> [GESTELLTE AUFGABE 1]: Erläutern Sie anhand des Auszugs über die Verschleppung Deutscher aus Rumänien, warum die Deutschen dort nach 1945 unter Generalverdacht standen. Antworten Sie in ein bis drei Sätzen.
> [GESTELLTE AUFGABE 2]: Wie viele der sechshundert eingezogenen „Freiwilligen“ aus Sackelhausen fielen laut dem vorliegenden Auszug bis zum Kriegsende?
━━━ VORLIEGENDER AUSZUG ━━━
News-ID: 704256 • Views: 448



(Die Gauck-Behörde hat den bereits  Titel angeschafft.)



Von Freidorf aus in die Unfreiheit – Verschleppung Deutscher in die Sowjetunion


Die Deutschen in Rumänien hatten nach 1945 schlechte Karten. Generell galten sie als „Hitleristen“ und Faschisten. Als „Feinde des Vaterlandes“, also der neu entstehenden „Volksrepublik“, standen sie unter Generalverdacht. Wer seinerzeit als Volksfeind denunziert wurde - und jeder Deutsche war aufgrund seiner „ungesunden nationalen Herkunft“ ein potenzieller Volksfeind - war schnell im Gefängnis und manchmal rasch ein toter Mann. Gleichzeitig war dies die Zeit der von langer Hand noch vor Kriegsende in Moskau beschlossenen und vorbereiteten Deportationen. Von den mehr als vierhunderttausend Deutschen in Rumänien wurden ab Januar 1945, einem Befehl Stalins folgend, etwa siebzig- bis achtzigtausend Personen, Männer wie Frauen im arbeitsfähigen Alter, in die Zwangsarbeitslager der Sowjetunion deportiert, Banater Schwaben und Siebenbürger Sachsen. Unter ihnen war auch mein Vater; ein unbescholtener, kaum neunzehn Jahre zählender junger Mann, der nunmehr fünf Jahre seines Lebens in einem tristen Arbeitslager in der Dnepr-Region bei Kriwoj Rog in der heutigen Ukraine verbringen sollte - als Sühne für eine Schuld, die er nicht auf sich geladen hatte.. Nach dem Debakel bei Stalingrad im Jahr 1943 kämpften neu rekrutierte Volksdeutsche, nahezu 55 000 an der Zahl, - wie es oft plakativ hieß und heißt - freiwillig in Verbänden der Waffen-SS für das Deutsche Reich gegen den Bolschewismus, gerade an jenen Fronten, wo es am härtesten zuging. Entsprechend hoch waren die Opfer. Von den sechshundert eingezogenen sogenannten „Freiwilligen“ aus Sackelhausen fielen bis zum Kriegsende einhundertfünfzig Mann für Volk und Vaterland - und, mehr gedrängt als freiwillig, für einen von Anfang an kranken Führer sowie für Hitlers aberwitzige Wahnvorstellungen von germanischem Übermenschentum und Lebensraum im Osten.
━━━ GESAMMELTE DATEN ━━━
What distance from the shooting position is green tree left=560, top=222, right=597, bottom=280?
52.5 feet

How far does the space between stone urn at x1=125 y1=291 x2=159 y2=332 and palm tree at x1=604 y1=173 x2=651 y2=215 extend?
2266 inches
━━━
> [RICHTIGE ANTWORT 1]: Sie galten generell als „Hitleristen“ und Faschisten und damit als „Feinde des Vaterlandes“, also der neu entstehenden „Volksrepublik“. Wegen seiner „ungesunden nationalen Herkunft“ war jeder Deutsche ein potenzieller Volksfeind.

> [RICHTIGE ANTWORT 2]: Einhundertfünfzig Mann.